The results of cluster detection in the medical image are in Fig. 8 for Ir-Bell scan. The regions of detected clusters by the Ir-Bell scan algorithm are very similar to the locations of the clusters detected by Popescu and Lewitt [37]. However, our algorithm is capable of providing more details in the shape of the clusters, avoiding over or under detection of the clusters areas. It should be noted that by applying Ir-Binomial and Ir-Poisson scans, similar results are obtained. In Fig. 9, a part of the image is selected and magnified to see the same performance of Ir-Bell, Ir-Poisson, and Ir-Binomial more clearly. They perform equally for different scanning methods.

5.2 Execution Time for New Algorithms

According to Zhou et al. [25], 20, 000 random data sets are needed to find irregular shape clusters based on Monte-Carlo hypothesis testing. The scan process for this number of data sets is troublesome when the map is big. Hence the elimination of Monte-Carlo from irregular shape cluster detection can decrease detection time making the methodology better prepared for the real-life challenges of nowadays.

Algorithms 1 and 2 (Ir-Poisson and Ir-binomial respectively) in our paper are independent of the Monte-Carlo method. Therefore, we can compare the execution time to detect irregular shape clusters with and without Monte-Carlo hypothesis testing.

To this aim, we select just \(50\times 50\) pixels in the top left of the medical image.
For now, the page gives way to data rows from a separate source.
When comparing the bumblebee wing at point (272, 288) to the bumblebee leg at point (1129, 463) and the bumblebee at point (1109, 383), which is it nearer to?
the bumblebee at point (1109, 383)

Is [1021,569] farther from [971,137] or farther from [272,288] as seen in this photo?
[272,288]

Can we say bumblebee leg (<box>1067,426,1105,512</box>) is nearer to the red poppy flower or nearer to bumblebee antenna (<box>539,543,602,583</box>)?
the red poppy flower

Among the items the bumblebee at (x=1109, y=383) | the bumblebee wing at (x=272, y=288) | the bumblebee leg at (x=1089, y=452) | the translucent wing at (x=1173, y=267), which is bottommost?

This partial area is selected because the traditional algorithms require 20, 000 iterations of Monte-Carlo and this study would be time-consuming for the whole image with 42, 025 pixels. The detected clusters by the different methods are shown in Fig. 9. As expected, all models return the same clusters for the fast and slow versions. Unlike Popescu and Lewitt [37], we do not have access to a cluster of high computational performance. Instead, we used our R [40] coding in a desktop computer core i5 with 4Gb of RAM and Windows 7. Under such a configuration, the Ir-Bell method takes about 8 h to scan the entire image.

Fig. 9
figure 9

From the left to the right: (1) Irregular shape clusters detected by the Ir-Bell model based on Monte-Carlo. (2) Irregular shape clusters detected by the Ir-Binomial model based on Monte-Carlo and without it. (3) Irregular shape clusters detected by the Ir-Poisson model with and without Monte-Carlo. The explored area is \(50\times 50\) pixels on the top left of medical image

The execution times and p values are in Table 1. First, it is important to emphasize that the p values returned by Monte-Carlo and theoretical are the same. Also, this table reveals the advantage of the elimination of the Monte-Carlo procedure in decreasing detection time which is decreased by an order of \(50\%\). All of our codes are performed in R and more improvement can be done in the execution time if a better implementation of the methods is explored.
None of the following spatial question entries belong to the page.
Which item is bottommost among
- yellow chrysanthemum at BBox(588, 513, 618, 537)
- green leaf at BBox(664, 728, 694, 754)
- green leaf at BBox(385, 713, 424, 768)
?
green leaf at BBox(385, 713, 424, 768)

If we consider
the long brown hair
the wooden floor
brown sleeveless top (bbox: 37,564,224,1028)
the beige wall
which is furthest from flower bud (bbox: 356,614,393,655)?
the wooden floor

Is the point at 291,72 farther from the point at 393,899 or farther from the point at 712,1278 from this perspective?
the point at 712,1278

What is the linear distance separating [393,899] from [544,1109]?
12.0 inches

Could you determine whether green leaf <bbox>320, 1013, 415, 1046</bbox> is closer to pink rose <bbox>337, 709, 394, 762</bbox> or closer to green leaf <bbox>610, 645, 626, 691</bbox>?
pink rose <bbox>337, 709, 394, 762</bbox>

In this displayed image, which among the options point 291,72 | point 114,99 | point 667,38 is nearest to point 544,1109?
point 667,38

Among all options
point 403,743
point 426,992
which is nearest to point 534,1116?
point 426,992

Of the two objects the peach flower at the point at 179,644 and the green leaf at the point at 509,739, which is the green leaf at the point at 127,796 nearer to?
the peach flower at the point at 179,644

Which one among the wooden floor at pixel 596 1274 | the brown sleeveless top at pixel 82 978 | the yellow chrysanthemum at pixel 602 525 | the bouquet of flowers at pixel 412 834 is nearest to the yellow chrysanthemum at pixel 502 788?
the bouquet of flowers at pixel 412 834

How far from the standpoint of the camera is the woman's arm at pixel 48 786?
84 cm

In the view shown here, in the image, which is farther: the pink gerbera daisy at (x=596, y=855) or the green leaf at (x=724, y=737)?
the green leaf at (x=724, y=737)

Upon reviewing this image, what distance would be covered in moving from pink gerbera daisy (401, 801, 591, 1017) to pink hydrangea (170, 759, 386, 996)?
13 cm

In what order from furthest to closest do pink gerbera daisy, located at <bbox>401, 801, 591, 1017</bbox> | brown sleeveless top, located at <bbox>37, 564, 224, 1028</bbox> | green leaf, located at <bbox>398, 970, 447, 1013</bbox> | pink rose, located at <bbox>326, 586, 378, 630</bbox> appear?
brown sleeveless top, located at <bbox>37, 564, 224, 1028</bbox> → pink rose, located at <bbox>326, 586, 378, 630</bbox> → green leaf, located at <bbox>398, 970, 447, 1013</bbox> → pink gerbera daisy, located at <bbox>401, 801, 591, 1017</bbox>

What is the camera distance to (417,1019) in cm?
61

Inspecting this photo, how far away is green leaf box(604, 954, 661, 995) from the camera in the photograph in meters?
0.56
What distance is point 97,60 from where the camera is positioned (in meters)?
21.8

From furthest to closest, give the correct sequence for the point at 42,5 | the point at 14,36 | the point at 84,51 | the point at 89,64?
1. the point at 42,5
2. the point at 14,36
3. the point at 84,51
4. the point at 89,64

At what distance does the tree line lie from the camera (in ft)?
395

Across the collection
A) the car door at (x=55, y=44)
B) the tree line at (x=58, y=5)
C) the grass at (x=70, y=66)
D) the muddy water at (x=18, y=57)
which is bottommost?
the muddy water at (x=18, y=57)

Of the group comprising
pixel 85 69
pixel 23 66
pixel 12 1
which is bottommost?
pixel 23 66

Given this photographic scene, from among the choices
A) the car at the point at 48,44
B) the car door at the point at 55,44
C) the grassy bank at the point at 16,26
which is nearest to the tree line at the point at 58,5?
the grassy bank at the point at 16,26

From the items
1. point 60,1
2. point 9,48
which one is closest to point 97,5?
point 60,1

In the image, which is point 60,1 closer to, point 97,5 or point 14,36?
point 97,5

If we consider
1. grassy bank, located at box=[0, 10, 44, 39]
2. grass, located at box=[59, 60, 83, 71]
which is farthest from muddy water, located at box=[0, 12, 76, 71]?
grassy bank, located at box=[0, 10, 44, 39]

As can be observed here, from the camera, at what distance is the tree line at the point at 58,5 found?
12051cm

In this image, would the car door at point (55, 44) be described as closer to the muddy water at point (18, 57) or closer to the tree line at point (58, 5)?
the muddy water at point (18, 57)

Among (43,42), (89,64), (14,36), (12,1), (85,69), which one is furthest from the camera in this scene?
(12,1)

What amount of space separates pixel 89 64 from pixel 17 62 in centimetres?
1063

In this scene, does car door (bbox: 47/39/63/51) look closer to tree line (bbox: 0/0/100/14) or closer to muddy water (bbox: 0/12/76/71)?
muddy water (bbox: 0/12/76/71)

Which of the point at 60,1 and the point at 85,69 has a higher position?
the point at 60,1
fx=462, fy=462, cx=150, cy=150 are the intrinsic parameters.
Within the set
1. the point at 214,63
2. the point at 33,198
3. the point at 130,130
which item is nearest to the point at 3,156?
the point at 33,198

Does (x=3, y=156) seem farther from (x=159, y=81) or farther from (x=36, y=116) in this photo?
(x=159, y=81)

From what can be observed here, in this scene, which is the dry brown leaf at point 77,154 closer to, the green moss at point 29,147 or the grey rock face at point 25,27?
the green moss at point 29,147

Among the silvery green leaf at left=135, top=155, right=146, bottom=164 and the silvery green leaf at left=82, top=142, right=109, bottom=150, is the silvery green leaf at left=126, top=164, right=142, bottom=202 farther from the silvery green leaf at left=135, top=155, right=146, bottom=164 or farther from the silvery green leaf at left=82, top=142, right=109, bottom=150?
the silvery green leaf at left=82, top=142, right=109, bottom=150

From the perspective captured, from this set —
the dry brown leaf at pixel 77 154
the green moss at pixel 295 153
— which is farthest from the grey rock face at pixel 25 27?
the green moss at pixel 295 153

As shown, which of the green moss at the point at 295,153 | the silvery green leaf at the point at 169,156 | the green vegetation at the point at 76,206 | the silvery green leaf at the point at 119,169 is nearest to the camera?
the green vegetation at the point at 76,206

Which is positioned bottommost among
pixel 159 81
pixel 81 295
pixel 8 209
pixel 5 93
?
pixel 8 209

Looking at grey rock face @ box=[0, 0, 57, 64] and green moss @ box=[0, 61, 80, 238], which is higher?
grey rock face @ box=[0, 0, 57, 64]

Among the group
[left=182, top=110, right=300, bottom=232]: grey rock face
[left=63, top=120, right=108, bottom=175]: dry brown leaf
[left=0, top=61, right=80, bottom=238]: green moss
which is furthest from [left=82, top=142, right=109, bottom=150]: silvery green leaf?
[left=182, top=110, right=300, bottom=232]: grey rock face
Table 1 Execution time in minutes for detecting spatial clusters with and without the Monte-Carlo procedure

6 Conclusion

In this paper, we introduce new approaches to handle big maps in spatial clustering problems. To do this, three scan statistics are presented: Ir-Poisson scan, Ir-binomial scan (Sect. 3.1), and Ir-Bell scan (Sect. 3.2).
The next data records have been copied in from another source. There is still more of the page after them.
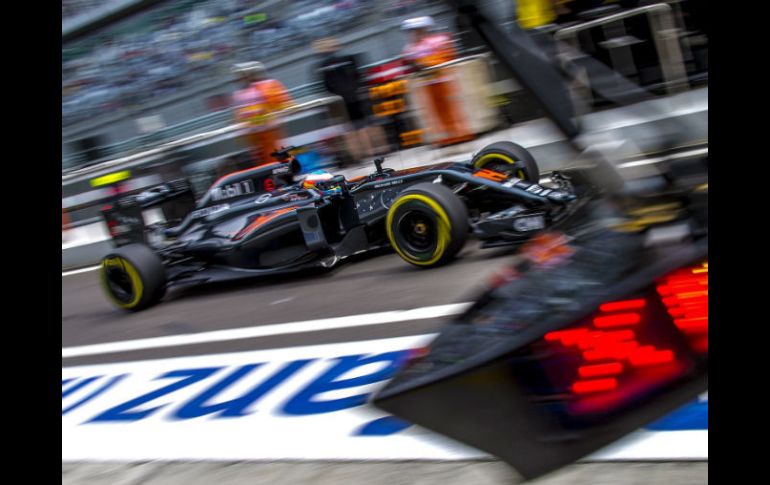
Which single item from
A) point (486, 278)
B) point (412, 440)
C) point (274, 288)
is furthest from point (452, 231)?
point (412, 440)

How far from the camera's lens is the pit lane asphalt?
5.10m

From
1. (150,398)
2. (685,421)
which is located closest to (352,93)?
(150,398)

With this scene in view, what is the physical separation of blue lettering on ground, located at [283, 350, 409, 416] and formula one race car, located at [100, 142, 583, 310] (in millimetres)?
1569

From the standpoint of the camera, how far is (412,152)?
9461 millimetres

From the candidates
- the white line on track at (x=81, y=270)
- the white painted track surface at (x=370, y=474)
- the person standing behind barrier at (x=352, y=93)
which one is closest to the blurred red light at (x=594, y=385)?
the white painted track surface at (x=370, y=474)

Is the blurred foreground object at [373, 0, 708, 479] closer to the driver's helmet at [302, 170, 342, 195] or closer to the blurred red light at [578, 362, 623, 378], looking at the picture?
the blurred red light at [578, 362, 623, 378]

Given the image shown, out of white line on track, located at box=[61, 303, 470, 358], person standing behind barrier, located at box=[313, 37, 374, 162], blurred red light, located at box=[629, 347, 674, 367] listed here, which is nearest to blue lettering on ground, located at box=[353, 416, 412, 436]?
white line on track, located at box=[61, 303, 470, 358]

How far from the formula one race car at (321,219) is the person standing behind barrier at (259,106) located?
1.78m

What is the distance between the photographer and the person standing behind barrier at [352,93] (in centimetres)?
978

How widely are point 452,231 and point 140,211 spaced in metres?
3.67

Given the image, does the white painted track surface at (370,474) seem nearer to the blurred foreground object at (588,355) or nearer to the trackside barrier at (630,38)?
the blurred foreground object at (588,355)
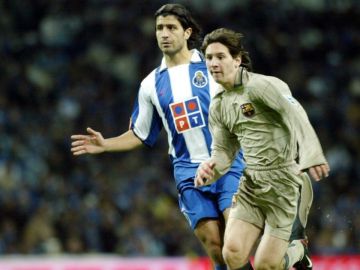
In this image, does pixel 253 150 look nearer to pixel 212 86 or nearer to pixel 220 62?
pixel 220 62

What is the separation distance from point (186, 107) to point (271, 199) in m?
0.98

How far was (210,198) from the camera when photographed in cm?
715

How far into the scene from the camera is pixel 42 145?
44.6 feet

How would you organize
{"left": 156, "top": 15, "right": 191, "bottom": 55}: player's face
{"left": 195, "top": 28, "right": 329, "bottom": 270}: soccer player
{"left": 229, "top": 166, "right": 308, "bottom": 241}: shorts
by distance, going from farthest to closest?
{"left": 156, "top": 15, "right": 191, "bottom": 55}: player's face → {"left": 229, "top": 166, "right": 308, "bottom": 241}: shorts → {"left": 195, "top": 28, "right": 329, "bottom": 270}: soccer player

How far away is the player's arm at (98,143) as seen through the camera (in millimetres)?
7219

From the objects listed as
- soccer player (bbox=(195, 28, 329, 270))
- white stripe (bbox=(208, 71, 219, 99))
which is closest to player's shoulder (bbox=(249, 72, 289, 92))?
soccer player (bbox=(195, 28, 329, 270))

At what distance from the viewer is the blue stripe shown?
23.6 feet

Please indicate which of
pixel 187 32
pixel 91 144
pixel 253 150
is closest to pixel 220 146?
pixel 253 150

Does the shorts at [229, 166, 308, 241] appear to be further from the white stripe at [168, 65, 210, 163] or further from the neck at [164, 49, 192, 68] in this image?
the neck at [164, 49, 192, 68]

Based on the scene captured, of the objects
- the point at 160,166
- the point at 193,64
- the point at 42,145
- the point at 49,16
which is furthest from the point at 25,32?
the point at 193,64

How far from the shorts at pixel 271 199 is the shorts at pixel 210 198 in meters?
0.33

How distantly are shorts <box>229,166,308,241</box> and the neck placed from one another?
3.41 feet

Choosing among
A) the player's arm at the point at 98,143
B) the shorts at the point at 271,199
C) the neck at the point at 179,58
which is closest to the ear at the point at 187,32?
the neck at the point at 179,58

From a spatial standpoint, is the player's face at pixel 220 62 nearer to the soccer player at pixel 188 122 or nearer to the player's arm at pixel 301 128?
the player's arm at pixel 301 128
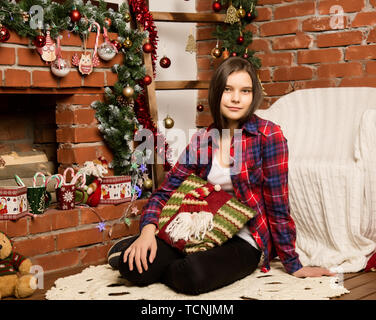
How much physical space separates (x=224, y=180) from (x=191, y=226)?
229 mm

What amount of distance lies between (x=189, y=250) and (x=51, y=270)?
2.21ft

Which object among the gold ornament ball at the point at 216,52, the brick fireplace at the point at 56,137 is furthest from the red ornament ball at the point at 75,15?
the gold ornament ball at the point at 216,52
By our simulation studies, we show that the Ir-Bell scan statistic outperforms the traditional Poisson and binomial scan statistics in cluster detection when it is the true distribution.

We apply our methods to a medical image. The results verify the results of Popescu and Lewitt [37], however, provide more insights and richness in terms of interpretation, since the shape of the detect cluster are more precise. Moreover, using our naive R implementation, we show that, with the same results, the fast scan versions of the Ir-Poisson and Ir-binomial (Algorithms 1 and 2) perform at least two times faster than the traditional ones that rely on Monte-Carlo simulation.

Finally, as future work, we are interested in studying and extending these irregular shape cluster detection to their zero-inflated fast versions. Nowadays it is common to have data sets that are zero-inflated. Thus, zero-inflated methods have become relevant to provide more realistic, precise, and adequate analysis for the data.